Like Long, the 52-year-old Wannstedt thinks Pitt can win a national championship and contend each year in the Big East Conference. He also thinks this will be his final head-coaching job, and isn't looking at it as a path back to the NFL.
''Nobody needs to tell me about Pitt's tradition,'' Wannstedt said.
``I lived it, experienced it, felt it. The passion that drives me is to return to the great days at Pitt.''
Time will tell if Pitt made the correct choice in Wannstedt, but let’s take a glance at how he matches up with a checklist I made for the Pitt Athletic Department after Walt Harris left.
Pitt should hire a coach with:
- Charisma! -- Wannstedt beats Harris in this department hands down
- Someone who can intelligently speak to the media and deal with criticism and represent Pitt with class. -- Wannstedt is a polished public speaker and from his days in the NFL adept at handling the media.
- Someone who can recruit locally and mend some fences in western Pennsylvania. -- Wannstedt has been away from recruiting for 15-years, but I like his response to the recruiting question. "Nobody needs to get me caught up on what we're selling," Wannstedt said. "The university, the community, the tradition. I know it. I felt it. I lived it. In the NFL today you're recruiting 12 months a year anyway. You're talking to free agents, selling yourself and your program.
"I know the importance of it. One of my strengths will be communicating with high school coaches. The high school coaches around here are outstanding, and they want to feel like they're part of this."
- Someone who can recruit all positions, such as lineman, instead of just skill position players. -- Wannstedt was a former offensive lineman and I think understands that the games are won with what is up front.
- Someone who can attract competent assistants and fire up the alumni, students and fans.-- Wannstedt was given the necessary funding to attract a competent
staff. He exudes confidence and has already won over some of the players who were critical when Harris left. He clearly impressed QB Tyler Palko. "We think alike," said Palko, who predicted multiple national titles when he committed to the Panthers. "I was excited to hear him say that."
- Someone who can delegate authority without micro managing, who won't try to do 3 jobs when he is supposed to be competent as a head coach, first and foremost. -- Wannstedt learned from some of the best - Johnny Majors and Jimmy Johnson and having been a pro head coach I think he will be able to delegate authority.
- Someone who believes Pitt can be a Top Ten program (like those non-BCS coaches at Utah, Louisville & Boise St). -- Wannstedt’s 20-minute media session on Thursday centered on national championships (Wannstedt believes he can win a few), toughness ("I know we'll be a physical football team."), coming home ("I always knew I'd get back here.") and recruiting ("I would love the opportunity to talk to a recruit right now.").

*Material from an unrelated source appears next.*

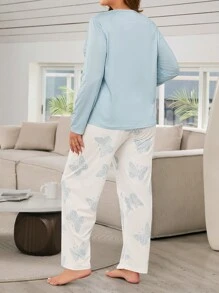 Conjunto De Ropa De Casa Casual Con Patrón De Mariposa Y Talla Grande - Celeste - Ver 3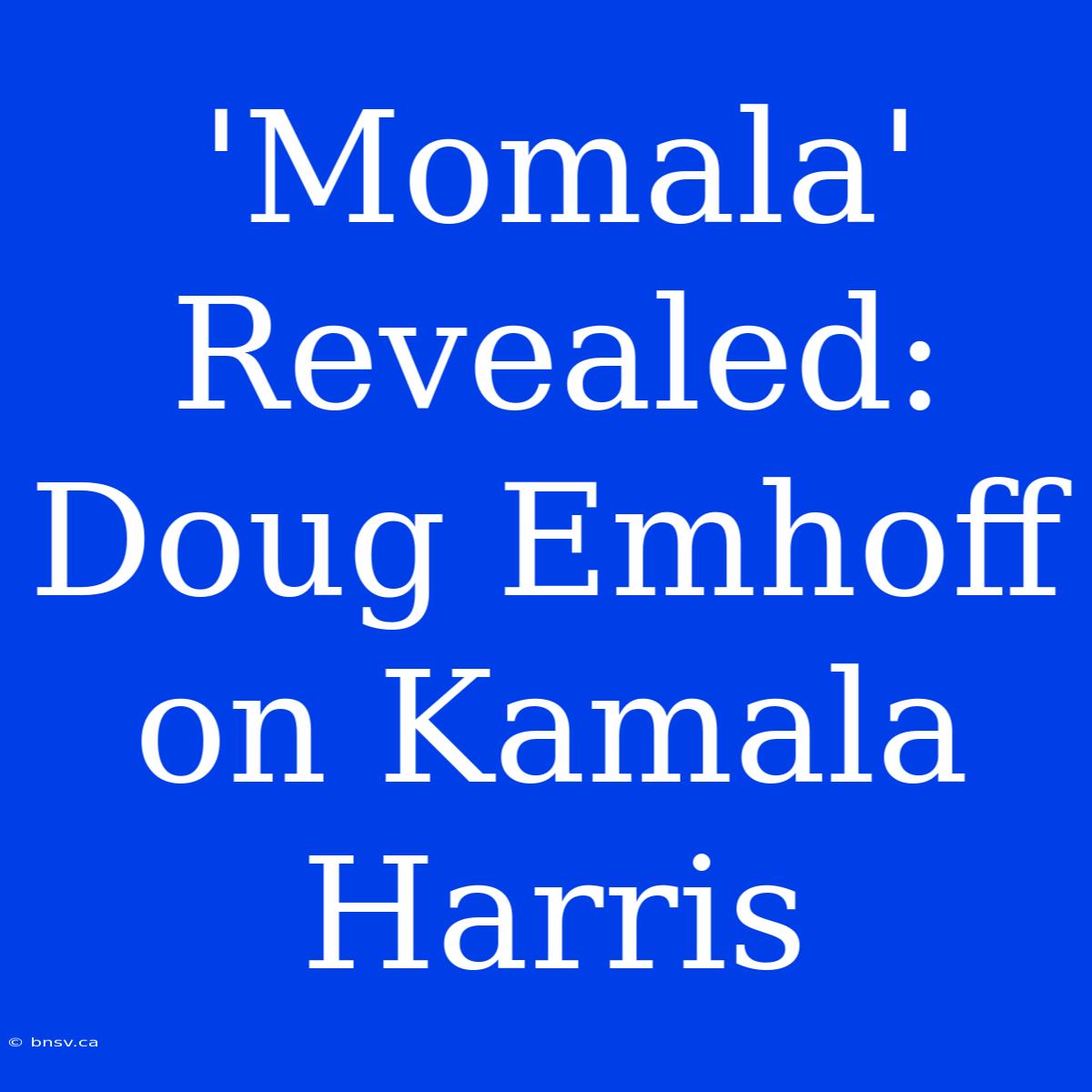 'Momala' Revealed: Doug Emhoff On Kamala Harris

- Someone who is not quick to blame others and accepts the responsibility of being captain of the ship. -- Wannstedt has already demonstrated his ability to accept the blame in his most recent stint with the Dolphins even though a lot of what happened in Miami wasn’t his fault.
- Someone who is not going to use Pitt as a stepping stone for another job elsewhere and is happy living in the `Burgh. -- Wannstedt was right up front about this question with the media. "I would plan on this being my last coaching stop," said the 52-year-old Wannstedt
- Someone who's off the field antics and his personal life will not be an embarrassment to the University.-- Wannstedt is a Pitt Panther and Pittsburgh through and through. He still says "yinz" and is a master of Pittsburgh-ese. His wife, Jan, was his high school sweetheart, another true blood Pittsburgher. He is the father of two daughters in their 20s and sees all those things as positives. He knows the city, knows the program and believes he's been entrusted with a great situation.